As she laid on the operating table, a chaplain came to comfort her. He assured her that everything was going to be fine and that her legs and arms where intact.

"That sense of relief in that moment just put everything back in drive for me," Edmonds said. "It was like I was stuck between gears and in that moment I was finally able to shift and get everything back moving."

After a few weeks of recovery in the hospital, Edmonds returned back to her unit to carry out the remainder of the deployment with her Soldiers.

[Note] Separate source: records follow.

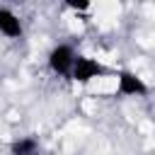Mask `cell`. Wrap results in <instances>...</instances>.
Returning a JSON list of instances; mask_svg holds the SVG:
<instances>
[{"label": "cell", "instance_id": "cell-4", "mask_svg": "<svg viewBox=\"0 0 155 155\" xmlns=\"http://www.w3.org/2000/svg\"><path fill=\"white\" fill-rule=\"evenodd\" d=\"M0 36L10 41L24 39V19L7 5H0Z\"/></svg>", "mask_w": 155, "mask_h": 155}, {"label": "cell", "instance_id": "cell-2", "mask_svg": "<svg viewBox=\"0 0 155 155\" xmlns=\"http://www.w3.org/2000/svg\"><path fill=\"white\" fill-rule=\"evenodd\" d=\"M107 75H114V70H111L107 63H102V61L94 58V56L78 53L75 65H73V73H70V80H73L75 85L87 87V85H92L94 80H102V78H107Z\"/></svg>", "mask_w": 155, "mask_h": 155}, {"label": "cell", "instance_id": "cell-3", "mask_svg": "<svg viewBox=\"0 0 155 155\" xmlns=\"http://www.w3.org/2000/svg\"><path fill=\"white\" fill-rule=\"evenodd\" d=\"M114 82H116V94L119 97H128V99H143L150 94V85L143 75H138L136 70L121 68L114 70Z\"/></svg>", "mask_w": 155, "mask_h": 155}, {"label": "cell", "instance_id": "cell-5", "mask_svg": "<svg viewBox=\"0 0 155 155\" xmlns=\"http://www.w3.org/2000/svg\"><path fill=\"white\" fill-rule=\"evenodd\" d=\"M7 150H10V155H39L41 153V143H39L36 136L27 133V136H17L15 140H10Z\"/></svg>", "mask_w": 155, "mask_h": 155}, {"label": "cell", "instance_id": "cell-1", "mask_svg": "<svg viewBox=\"0 0 155 155\" xmlns=\"http://www.w3.org/2000/svg\"><path fill=\"white\" fill-rule=\"evenodd\" d=\"M78 48L70 44V41H58L48 48L46 53V68L51 75L61 78V80H70V73H73V65H75V58H78Z\"/></svg>", "mask_w": 155, "mask_h": 155}]
</instances>
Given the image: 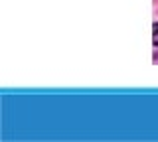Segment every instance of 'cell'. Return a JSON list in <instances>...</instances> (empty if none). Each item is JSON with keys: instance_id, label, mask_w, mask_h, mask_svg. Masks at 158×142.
Listing matches in <instances>:
<instances>
[{"instance_id": "1", "label": "cell", "mask_w": 158, "mask_h": 142, "mask_svg": "<svg viewBox=\"0 0 158 142\" xmlns=\"http://www.w3.org/2000/svg\"><path fill=\"white\" fill-rule=\"evenodd\" d=\"M152 40H154V53L158 51V24H154V30H152Z\"/></svg>"}]
</instances>
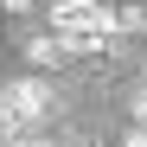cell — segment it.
Segmentation results:
<instances>
[{
  "label": "cell",
  "instance_id": "1",
  "mask_svg": "<svg viewBox=\"0 0 147 147\" xmlns=\"http://www.w3.org/2000/svg\"><path fill=\"white\" fill-rule=\"evenodd\" d=\"M51 115V83L38 77H19L0 90V141H19V128H32V121Z\"/></svg>",
  "mask_w": 147,
  "mask_h": 147
},
{
  "label": "cell",
  "instance_id": "2",
  "mask_svg": "<svg viewBox=\"0 0 147 147\" xmlns=\"http://www.w3.org/2000/svg\"><path fill=\"white\" fill-rule=\"evenodd\" d=\"M51 26L58 32H90V38H115V7L102 0H51Z\"/></svg>",
  "mask_w": 147,
  "mask_h": 147
},
{
  "label": "cell",
  "instance_id": "3",
  "mask_svg": "<svg viewBox=\"0 0 147 147\" xmlns=\"http://www.w3.org/2000/svg\"><path fill=\"white\" fill-rule=\"evenodd\" d=\"M64 58H70V51H64V38H58V32L26 45V64H32V70H51V64H64Z\"/></svg>",
  "mask_w": 147,
  "mask_h": 147
},
{
  "label": "cell",
  "instance_id": "4",
  "mask_svg": "<svg viewBox=\"0 0 147 147\" xmlns=\"http://www.w3.org/2000/svg\"><path fill=\"white\" fill-rule=\"evenodd\" d=\"M134 121L147 128V83H141V96H134Z\"/></svg>",
  "mask_w": 147,
  "mask_h": 147
},
{
  "label": "cell",
  "instance_id": "5",
  "mask_svg": "<svg viewBox=\"0 0 147 147\" xmlns=\"http://www.w3.org/2000/svg\"><path fill=\"white\" fill-rule=\"evenodd\" d=\"M0 7H7V13H32V0H0Z\"/></svg>",
  "mask_w": 147,
  "mask_h": 147
},
{
  "label": "cell",
  "instance_id": "6",
  "mask_svg": "<svg viewBox=\"0 0 147 147\" xmlns=\"http://www.w3.org/2000/svg\"><path fill=\"white\" fill-rule=\"evenodd\" d=\"M121 147H147V128H134V134H128V141H121Z\"/></svg>",
  "mask_w": 147,
  "mask_h": 147
},
{
  "label": "cell",
  "instance_id": "7",
  "mask_svg": "<svg viewBox=\"0 0 147 147\" xmlns=\"http://www.w3.org/2000/svg\"><path fill=\"white\" fill-rule=\"evenodd\" d=\"M7 147H51V141H7Z\"/></svg>",
  "mask_w": 147,
  "mask_h": 147
},
{
  "label": "cell",
  "instance_id": "8",
  "mask_svg": "<svg viewBox=\"0 0 147 147\" xmlns=\"http://www.w3.org/2000/svg\"><path fill=\"white\" fill-rule=\"evenodd\" d=\"M141 83H147V58H141Z\"/></svg>",
  "mask_w": 147,
  "mask_h": 147
}]
</instances>
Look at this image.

"My whole drive was my Soldiers," she said with conviction. "I had to get better so I could get my Soldiers back home. I didn't want to leave with any of them still on the ground. I had looked mothers, wives and children in the eyes and told them I'd bring their [loved ones] back home."

The event also strengthened her faith.

"That event changed my faith," she said. "It took it to another level, it showed me the coverage that God had over my life. The fact that I am here to talk about it now is a testament to that."

The experience also challenged common generalizations.

"It changed my whole thought process of how real a war can be," Edmonds said. "As chaplain's assistants and women, people think we don't or can't do a lot. That's not true, here we are doing battle field circulations getting blown up just like everyone else. Bullets have no [military occupation specialty] or gender assigned to them."

For her actions, Edmonds was awarded the Purple Heart. The Purple Heart is a United States military decoration awarded in the name of the president to those wounded or killed while serving, on or after April 5, 1917, with the U.S. military.

When presented the opportunity to medically retire, Edmonds declined.

"It was a pivotal moment in my career," she said. "I choose to stay on and finish my time serving. My experience in the Army has been wonderful. Through all trials and difficult times, even being blown up, I still love the Army and that's why I didn't medically retire."

Edmonds looks forward to celebrating 20 years of service to the country.

"It's been an amazing 20 years, from [private first class] to master sergeant," she said. "Getting to see the Army change, I wouldn't ever change my decision to go active duty."